You can’t completely control patients and their families. But you can direct the behavior of the health care workers in a hospital. In her treatise, Nightingale wrote: “Never to allow a patient to be waked, intentionally or accidentally, is a sine qua non of all good nursing. If he is roused out of his first sleep, he is almost certain to have no more sleep.”
Through his consulting work, Madaras has put sound monitors in patient rooms and hallways and found in some hospitals throughout the night there are very few 45 minutes segments where someone isn’t going into the patient room.
He teaches hospital clients there’s active care and there’s passive care—and the latter is just as important as the drugs and procedures patients receive. Passive care is basically: “Leave me alone to sleep so I can heal.” Madaras works to rearrange care routines across the myriad schedules and departments—phlebotomists, nurses, doctors—so there’s less need to go into patients’ rooms while they sleep.
While the promise of wearables and other forms of technology present potential to reduce sound, simple behaviors could have the greatest impact. Currently, typical practice is to keep doors open so health care providers can easily access patients. But, says Madaras, “something so simple as closing the patient room door does a tremendous amount for the ability for that patient to sleep and not be disrupted. There’s a strong reluctance to do that.”
He’s working with a few institutions to implement technology that remotely monitor vitals so nurses would be comfortable having the door closed all night long.
“The next move in technology I see is not just remote monitoring of vital signs but actually remote monitoring of sleep,” he says. Systems could tell nurses what stage of sleep a patient is in—if they’ve reached stage three or four, deep sleep, they shouldn’t be bothered.
The things beyond our control
Underneath much of the anxiety and discomfort most of us feel about hospitals is the specter of death. We don’t like the sights and sounds of the sick because they presage our own eventual decline.
Between hospitals and nursing homes, the majority of Americans are still dying in institutions where the environment, and its sounds, is traditionally beyond our control.
Slowly, discussion of death is becoming less taboo, and patients and advocacy groups are pushing for more than just advance directives to plan what their finals days and hours will be like. Sound may soon be a part of that, too.
For example, Sen’s Sound Will Project was selected by OpenIDEO as one of its “challenge” projects, where the site hosts innovative ideas for a few months so community members can collaborate on solutions to pressing world issues.
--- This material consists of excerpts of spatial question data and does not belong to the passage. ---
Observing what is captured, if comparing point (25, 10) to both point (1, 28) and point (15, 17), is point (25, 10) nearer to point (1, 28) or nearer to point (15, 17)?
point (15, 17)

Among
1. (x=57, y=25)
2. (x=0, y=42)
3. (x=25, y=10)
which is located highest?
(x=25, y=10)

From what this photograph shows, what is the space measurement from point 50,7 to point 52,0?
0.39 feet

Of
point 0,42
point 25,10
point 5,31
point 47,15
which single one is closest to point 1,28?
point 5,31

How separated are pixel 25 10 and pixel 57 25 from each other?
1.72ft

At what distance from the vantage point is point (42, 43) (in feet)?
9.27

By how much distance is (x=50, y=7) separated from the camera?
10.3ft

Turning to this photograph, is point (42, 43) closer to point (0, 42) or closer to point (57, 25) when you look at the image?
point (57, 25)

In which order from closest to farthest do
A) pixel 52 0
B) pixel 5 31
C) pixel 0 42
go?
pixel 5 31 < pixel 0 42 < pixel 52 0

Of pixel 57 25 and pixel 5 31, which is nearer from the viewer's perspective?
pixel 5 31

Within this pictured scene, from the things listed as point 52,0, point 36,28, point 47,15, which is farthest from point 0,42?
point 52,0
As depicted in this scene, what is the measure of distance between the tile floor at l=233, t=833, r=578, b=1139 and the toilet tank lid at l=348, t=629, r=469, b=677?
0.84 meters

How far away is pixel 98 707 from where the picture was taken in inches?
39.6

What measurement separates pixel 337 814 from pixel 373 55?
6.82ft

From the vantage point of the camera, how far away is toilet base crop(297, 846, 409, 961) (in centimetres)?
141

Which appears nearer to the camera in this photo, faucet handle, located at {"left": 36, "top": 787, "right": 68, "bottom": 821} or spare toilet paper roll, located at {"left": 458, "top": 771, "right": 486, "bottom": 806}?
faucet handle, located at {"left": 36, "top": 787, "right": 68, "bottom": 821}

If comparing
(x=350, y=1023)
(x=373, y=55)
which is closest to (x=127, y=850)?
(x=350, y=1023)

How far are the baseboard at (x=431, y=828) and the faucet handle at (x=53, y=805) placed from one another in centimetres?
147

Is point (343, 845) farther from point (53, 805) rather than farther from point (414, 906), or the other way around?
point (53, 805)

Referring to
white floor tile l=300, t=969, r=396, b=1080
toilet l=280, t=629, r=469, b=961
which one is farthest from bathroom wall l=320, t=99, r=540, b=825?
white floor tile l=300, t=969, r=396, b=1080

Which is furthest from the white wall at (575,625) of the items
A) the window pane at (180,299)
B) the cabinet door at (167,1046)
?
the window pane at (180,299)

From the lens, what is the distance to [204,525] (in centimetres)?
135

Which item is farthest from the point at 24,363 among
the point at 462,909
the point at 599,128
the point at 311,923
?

She’s now asking people what sounds they’d like to hear during their final days; the responses will serve as inspiration for a composition Sen will present at an interactive performance during Stanford Medicine X conference in September.
So far, answers include the sounds of crashing waves and thunder, song and songs like Radiohead’s “Nice Dream” and hearing “I love you” from family members.
The point isn’t to use sound to hide the reality that eventually, all of us die. Rather, it is to emphasize the meaning and even the potential beauty of an end-of-life experience that has been thoughtfully composed. Similarly, the goal of changing the soundscape of hospitals isn’t to cover up suffering, but rather to make them more healing environments for those who work and receive treatment there. We may never get to a place where a hospital has the full comfort of home, but this is sounding like a start.